KPU dan Panwaslu Palembang Berikan Keterangan

0
51
[Kuasa Hukum KPU Kota Palembang]

Yudiansyah

beritasebelas.com,Palembang – Mahkamah Konstitusi,  kembali menggelar sidang perkara dengan nomor : 25/PHP.KOT-XVI/2018. Terkait gugatan hasil perselisihan hasil pemilihan Walikota dan Wakil Walikota Palembang, Selasa 31 Juli 2018.

Sidang  diketuai Majelis Hakim Arief Hidayat, dengan anggota Suhartoyo dan Mari digelar digedung Mahkamah Konstitusi RI  Jalan Medan Merdeka Barat, Jakarta Pusat.

Majelis hakim Mahkamah Konstitusi  mendengarkan jawaban termohon,  yakni KPU Palembang dan  Panwaslu Palembang serta pihak terkait Paslon Walikota H Harnojoyo dan Fitrianti Agustinda dalam gugatan Paslon no urut dua.

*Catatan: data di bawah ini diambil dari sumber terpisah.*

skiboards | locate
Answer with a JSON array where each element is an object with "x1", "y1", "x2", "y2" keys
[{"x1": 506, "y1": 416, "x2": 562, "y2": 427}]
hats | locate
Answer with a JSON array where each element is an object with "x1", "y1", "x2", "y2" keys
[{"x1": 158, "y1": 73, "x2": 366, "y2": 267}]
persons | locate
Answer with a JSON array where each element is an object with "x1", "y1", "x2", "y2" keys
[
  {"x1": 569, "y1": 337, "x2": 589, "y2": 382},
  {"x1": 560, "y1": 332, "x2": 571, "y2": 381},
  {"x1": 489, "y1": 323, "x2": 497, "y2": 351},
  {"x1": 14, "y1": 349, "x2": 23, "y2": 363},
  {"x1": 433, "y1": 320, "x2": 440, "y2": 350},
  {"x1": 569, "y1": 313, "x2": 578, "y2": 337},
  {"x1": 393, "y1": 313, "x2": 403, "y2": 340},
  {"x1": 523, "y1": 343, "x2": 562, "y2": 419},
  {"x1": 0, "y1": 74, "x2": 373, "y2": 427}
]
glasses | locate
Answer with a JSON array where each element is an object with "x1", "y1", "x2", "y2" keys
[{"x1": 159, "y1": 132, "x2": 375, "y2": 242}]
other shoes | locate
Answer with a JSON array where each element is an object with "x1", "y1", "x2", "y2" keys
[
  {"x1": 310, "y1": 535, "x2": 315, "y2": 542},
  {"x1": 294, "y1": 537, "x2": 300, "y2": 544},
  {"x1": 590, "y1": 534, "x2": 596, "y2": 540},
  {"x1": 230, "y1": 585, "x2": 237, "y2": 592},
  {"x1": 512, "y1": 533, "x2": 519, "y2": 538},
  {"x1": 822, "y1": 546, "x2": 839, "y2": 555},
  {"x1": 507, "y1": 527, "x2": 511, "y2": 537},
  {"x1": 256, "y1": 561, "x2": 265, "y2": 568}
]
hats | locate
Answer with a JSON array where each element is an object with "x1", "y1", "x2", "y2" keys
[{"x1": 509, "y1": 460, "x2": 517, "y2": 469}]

Dalam sidang lanjutan ini, Kuasa hukum Komisi Pemilihan Umum Kota Palembang menjelaskan bahwa permohonan pemohon secara keseluruhan didasarkan atas dugaan pelanggaran-pelanggaran money politik dan terkait keterlibatan aparatur sipil negara, namun penggugat tidak mendalilkan secara terperinci korelasi pelanggaran-pelanggaran tersebut dengan hasil perolehan suara masing-masing calon.

“Berdasarkan pasal 156 ayat (1) juncto pasal 157 ayat (4) menyatakan bahwa MK hanya berwenang memeriksa, mengadili, dan memutuskan perselisihan hasil pemilihan, yang merupakan hasil perselisihan antara KPU Provinsi dan atau KPU Kabupaten/Kota dan peserta pemilihan mengenai penetapan perolehan suara hasil pemilihan,”terang Sofhuan Yusfiansyah.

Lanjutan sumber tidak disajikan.